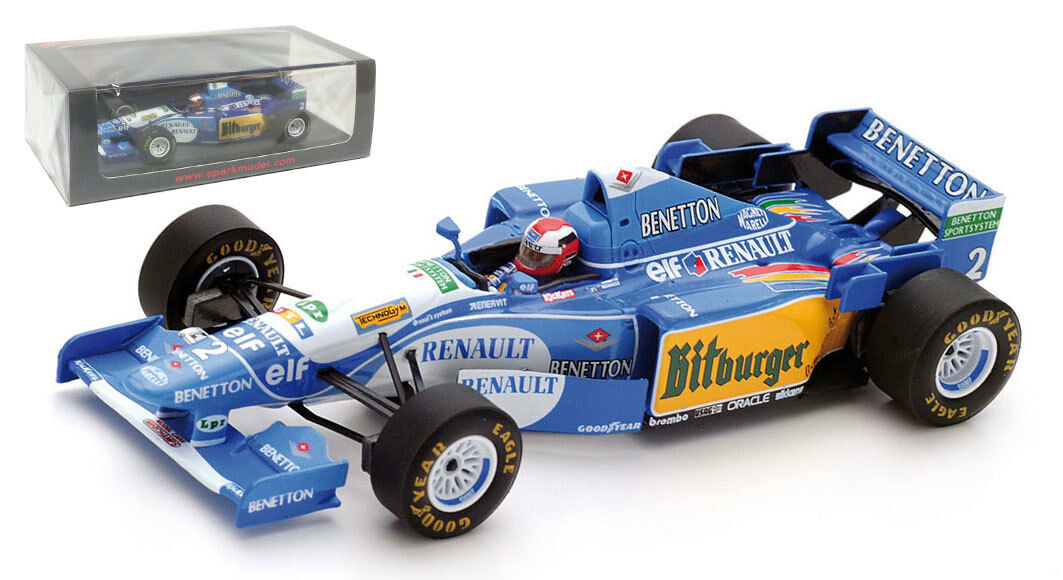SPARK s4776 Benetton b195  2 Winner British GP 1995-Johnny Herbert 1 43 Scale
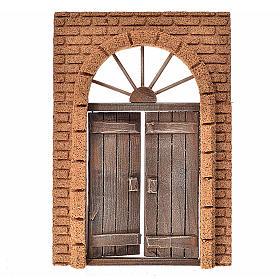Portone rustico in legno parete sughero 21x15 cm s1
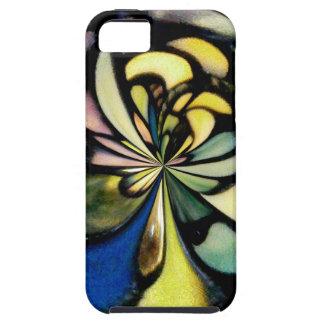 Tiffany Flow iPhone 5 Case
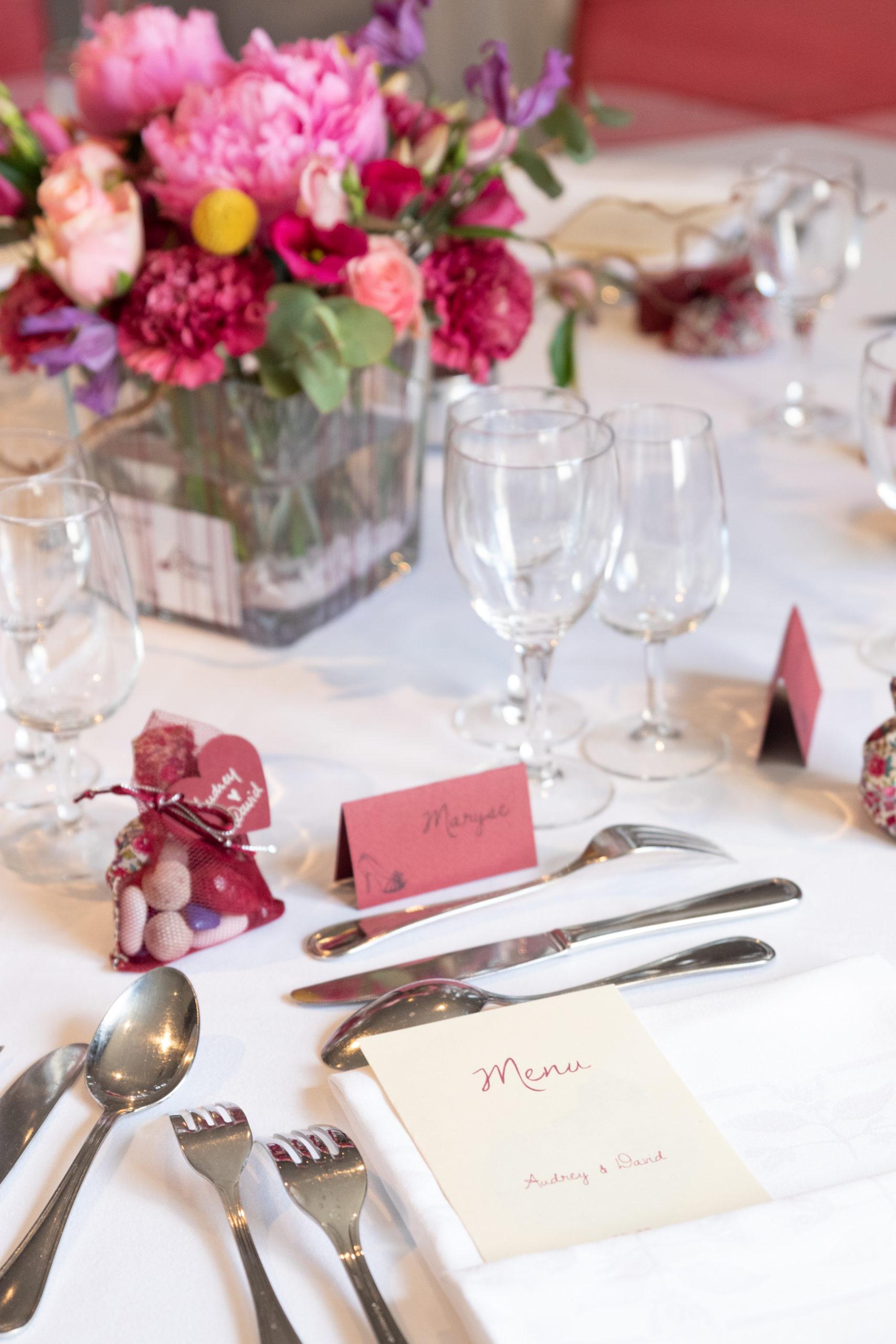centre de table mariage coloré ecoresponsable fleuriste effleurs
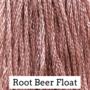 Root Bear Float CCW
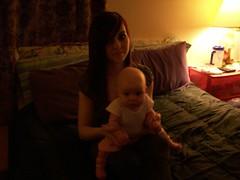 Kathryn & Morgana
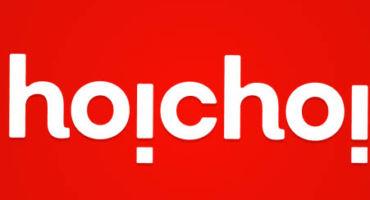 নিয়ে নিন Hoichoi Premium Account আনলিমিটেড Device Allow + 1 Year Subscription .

> [INSTRUCTIONS TO FOLLOW]
Repeat everything in the records above exactly; pictures are not part of the copy.

> [RESULT]
SPARK s4776 Benetton b195  2 Winner British GP 1995-Johnny Herbert 1 43 Scale
Portone rustico in legno parete sughero 21x15 cm s1
 Tiffany Flow iPhone 5 Case
centre de table mariage coloré ecoresponsable fleuriste effleurs
 Root Bear Float CCW
 Kathryn & Morgana
 নিয়ে নিন Hoichoi Premium Account আনলিমিটেড Device Allow + 1 Year Subscription .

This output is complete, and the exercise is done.